» ЗАДАНИЕ: Изложите приведенный ниже фрагмент текста в двух предложениях.

Конечно, я неточно излагаю свою «речь»: не умею два раза говорить одинаково… Да и не речь это была, а просто всплеск.
Через два дня мы встретились с Фельзенштейном на обеде у посла СССР Петра Андреевича Абрасимова. Он чудесно относился к Фельзенштейну, который в свою очередь уважал его и, мне кажется, даже любил. Чувствовала я себя в нашем посольстве в этот вечер хорошо и привольно. Петр Андреевич доброжелательно говорил о немногих присутствовавших на обеде, в том числе и обо мне. Каково же было мое счастье, когда после обеда Фельзенштейн подошел ко мне, сказал нечто приятное о моем выступлении на телевидении и попросил, чтобы я творчески помогла ему в работе для детей. Он хотел, чтобы я провела детский симфонический концерт и согласилась сделать постановку в его театре.
В ту пору Фельзенштейн был влюблен в оперу Сергея Прокофьева «Любовь к трем апельсинам», ставил ее. О нашей творческой дружбе с Сергеем Сергеевичем — дружбе, породившей симфоническую сказку «Петя и волк», он знал по книгам, слышал одно из моих выступлений в Москве. Радость, когда получила его официальное приглашение провести большой симфонический концерт для детей на сцене «Комише опер», была беспредельной.
Составила программу: Сергей Прокофьев, «Петя и волк», Илья Сац, сюита из музыки к «Синей птице» в оркестровке для симфонического оркестра Р. Глиэра, «Путеводитель по симфоническому оркестру» (вариации на тему Перселла) Бенджамина Бриттена.

» ИСХОДНЫЕ ДАННЫЕ:
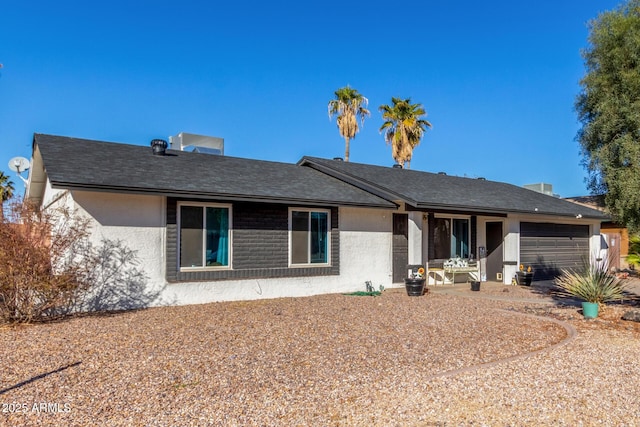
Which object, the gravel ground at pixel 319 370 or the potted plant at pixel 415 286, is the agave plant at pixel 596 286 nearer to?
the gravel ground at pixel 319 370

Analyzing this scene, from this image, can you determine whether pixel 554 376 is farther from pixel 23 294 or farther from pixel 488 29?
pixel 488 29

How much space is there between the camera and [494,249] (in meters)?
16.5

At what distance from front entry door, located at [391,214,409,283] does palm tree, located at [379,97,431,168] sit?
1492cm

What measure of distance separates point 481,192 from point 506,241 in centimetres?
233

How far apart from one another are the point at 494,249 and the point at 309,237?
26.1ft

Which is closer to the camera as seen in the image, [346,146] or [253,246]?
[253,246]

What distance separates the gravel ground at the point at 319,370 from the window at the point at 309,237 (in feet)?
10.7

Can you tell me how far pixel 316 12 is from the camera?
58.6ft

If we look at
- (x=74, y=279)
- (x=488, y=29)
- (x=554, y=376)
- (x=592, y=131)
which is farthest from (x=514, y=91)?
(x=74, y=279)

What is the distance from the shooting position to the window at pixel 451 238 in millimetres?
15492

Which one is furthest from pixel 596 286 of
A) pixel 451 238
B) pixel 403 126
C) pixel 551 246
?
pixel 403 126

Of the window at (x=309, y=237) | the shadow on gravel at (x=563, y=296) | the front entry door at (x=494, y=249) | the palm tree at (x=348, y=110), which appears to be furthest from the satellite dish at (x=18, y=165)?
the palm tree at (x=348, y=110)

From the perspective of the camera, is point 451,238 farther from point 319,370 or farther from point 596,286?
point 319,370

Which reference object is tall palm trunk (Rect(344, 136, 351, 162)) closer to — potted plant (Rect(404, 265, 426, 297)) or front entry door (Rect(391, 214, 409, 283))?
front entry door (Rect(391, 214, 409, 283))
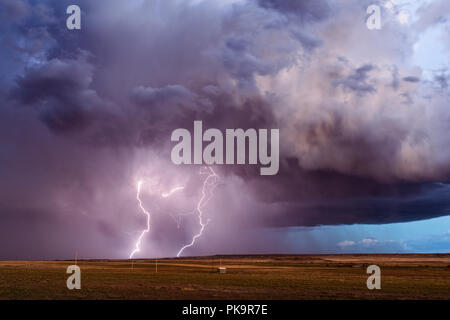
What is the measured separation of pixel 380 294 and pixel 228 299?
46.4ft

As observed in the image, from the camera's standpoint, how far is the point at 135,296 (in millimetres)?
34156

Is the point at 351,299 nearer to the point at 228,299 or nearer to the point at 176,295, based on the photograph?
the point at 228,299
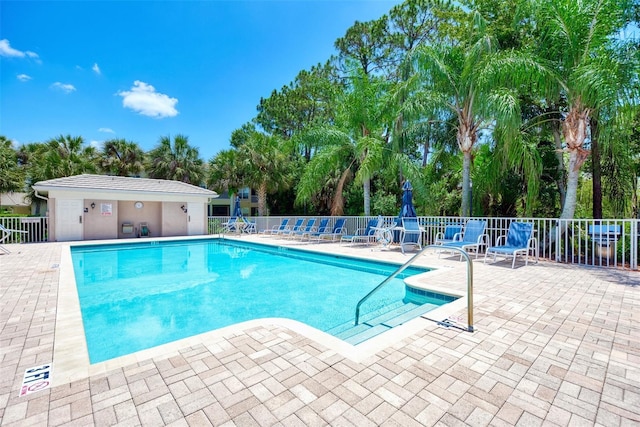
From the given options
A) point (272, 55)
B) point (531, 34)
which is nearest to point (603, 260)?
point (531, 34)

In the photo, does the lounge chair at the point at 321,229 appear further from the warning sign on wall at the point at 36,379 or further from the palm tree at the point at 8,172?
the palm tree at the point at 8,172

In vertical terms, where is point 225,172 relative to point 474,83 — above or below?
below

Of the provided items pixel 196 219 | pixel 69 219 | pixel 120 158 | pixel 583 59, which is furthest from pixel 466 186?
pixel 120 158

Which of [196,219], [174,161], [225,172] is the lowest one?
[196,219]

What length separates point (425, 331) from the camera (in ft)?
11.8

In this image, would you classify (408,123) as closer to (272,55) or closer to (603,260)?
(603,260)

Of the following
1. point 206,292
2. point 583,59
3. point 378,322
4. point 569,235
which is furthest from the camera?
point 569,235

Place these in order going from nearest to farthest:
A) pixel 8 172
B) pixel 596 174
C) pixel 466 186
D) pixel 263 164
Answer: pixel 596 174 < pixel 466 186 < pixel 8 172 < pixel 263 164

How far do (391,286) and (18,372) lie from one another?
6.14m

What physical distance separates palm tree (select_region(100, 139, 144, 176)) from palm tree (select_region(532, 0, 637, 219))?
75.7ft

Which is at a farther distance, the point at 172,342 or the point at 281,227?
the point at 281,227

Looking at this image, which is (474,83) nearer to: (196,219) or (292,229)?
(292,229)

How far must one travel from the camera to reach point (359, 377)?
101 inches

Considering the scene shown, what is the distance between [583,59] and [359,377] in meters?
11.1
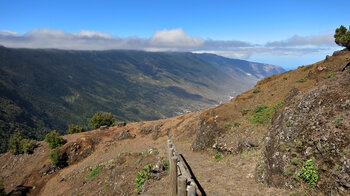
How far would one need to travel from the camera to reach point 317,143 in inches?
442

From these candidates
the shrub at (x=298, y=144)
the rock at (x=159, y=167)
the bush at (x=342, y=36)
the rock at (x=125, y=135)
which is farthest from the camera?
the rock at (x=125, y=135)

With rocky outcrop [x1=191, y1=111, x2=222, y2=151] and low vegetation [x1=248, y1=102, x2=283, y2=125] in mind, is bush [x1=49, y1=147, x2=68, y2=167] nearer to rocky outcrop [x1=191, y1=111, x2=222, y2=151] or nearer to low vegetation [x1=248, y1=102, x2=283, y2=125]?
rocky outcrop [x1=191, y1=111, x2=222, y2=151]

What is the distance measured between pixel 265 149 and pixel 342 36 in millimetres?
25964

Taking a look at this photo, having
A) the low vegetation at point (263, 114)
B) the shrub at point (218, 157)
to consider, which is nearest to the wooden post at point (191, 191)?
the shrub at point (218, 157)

» ОТВЕТ К ЗАДАНИЮ: На обеде у посла СССР Петра Андреевича Абрасимова Фельзенштейн похвалил выступление автора на телевидении и попросил помочь ему в работе для детей: провести детский симфонический концерт и сделать постановку в его театре. После официального приглашения провести большой симфонический концерт для детей на сцене «Комише опер» была составлена программа из «Пети и волка» Сергея Прокофьева, сюиты Ильи Саца из музыки к «Синей птице» и «Путеводителя по симфоническому оркестру» Бенджамина Бриттена.